Buying a foreclosed home can be a great investment – but it also comes with its own set of risks and challenges. Here’s what you need to know if you’re thinking about purchasing a foreclosure.
What is a foreclosure?
First, it makes sense to understand exactly what a foreclosure is. A foreclosure is a property that has been repossessed by a lender because of nonpayment. These lenders, typically banks, then sell off the property to recoup their losses.
Pros of buying a foreclosure
One of the biggest reasons that homebuyers purchase foreclosures is the potential to score a great home at a discounted price. Generally, banks are eager to get these properties off their books and are willing to let the home go for a price below comps in the area. Other potential advantages to buying a foreclosure include:
- Potential to get a better house for the price – Since lenders often price foreclosures for a quick sale, buyers may be able to score a larger or nicer house than they otherwise would be able to afford. Foreclosures can be found at every price point, from starter homes to luxury mansions.
- Upgrades can pay off big – If you’re willing to put some sweat equity into your foreclosure, the return you’ll see on the property’s value could be significant.
Cons of buying a foreclosure
While scoring a great house at a low price seems like enough motivation to buy a foreclosure, there are certainly some disadvantages you should consider. These include:
- You may have to pay cash – Some foreclosures are sold at auction to the highest bidder. If you want to guarantee you win the bid, be prepared to pay all cash on the spot.
- You may not get to inspect the house – Most foreclosures are sold as-is, meaning that the buyer absorbs any responsibility for repairs, liens or back payments on utilities. You may not have an opportunity to inspect the home before the purchase, so you will assume the risk for whatever you may find once you get inside.
- You may not qualify for a loan – Some lenders have restrictions on distressed properties, making financing a foreclosure a challenge.

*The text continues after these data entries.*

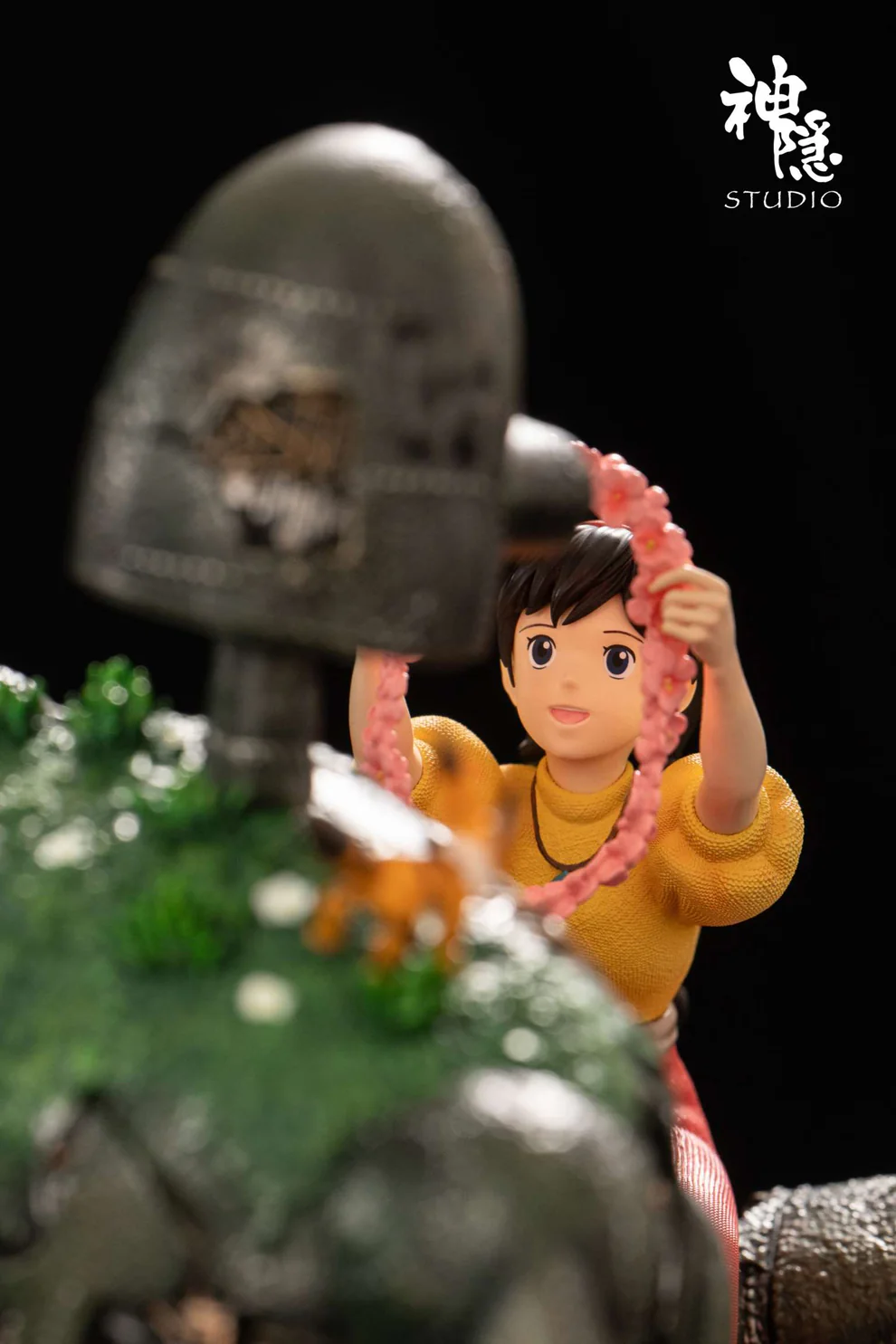 Castle in the Sky -Robot & Sheeta 1/6 Scale Statue – Shen Yin Studio - Image 8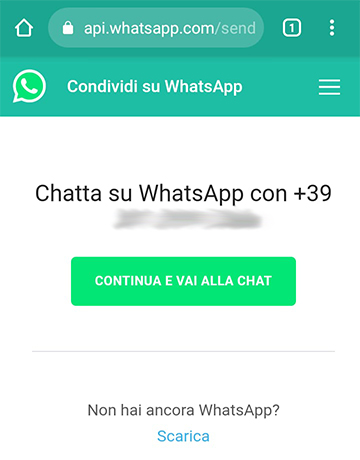 WhatsApp: Come creare chat con se stessi 
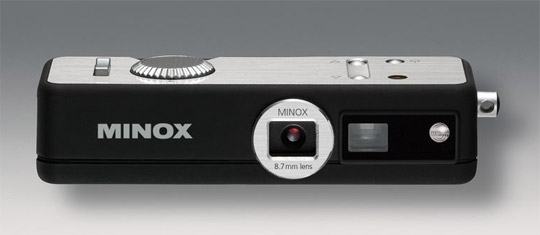 Atenção Espiões! Câmera Digital Minox com 5 Megapixels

- The property may need serious repair – If the home has been vacant for any period of time, serious issues could have occurred. It’s possible that the property has been vandalized or looted. The previous owner may not have kept up maintenance because of financial hardship. With the utilities shut off, pipes could have frozen, pests could have invaded and cracks may have formed in the walls and foundation.
Is a foreclosure right for you?
The pros and cons listed above are just some of the issues you should consider when buying a foreclosure. If you’re serious about purchasing a distressed property, make sure to do your research and prepare for a closing process that can be more stressful and complex than a traditional sale.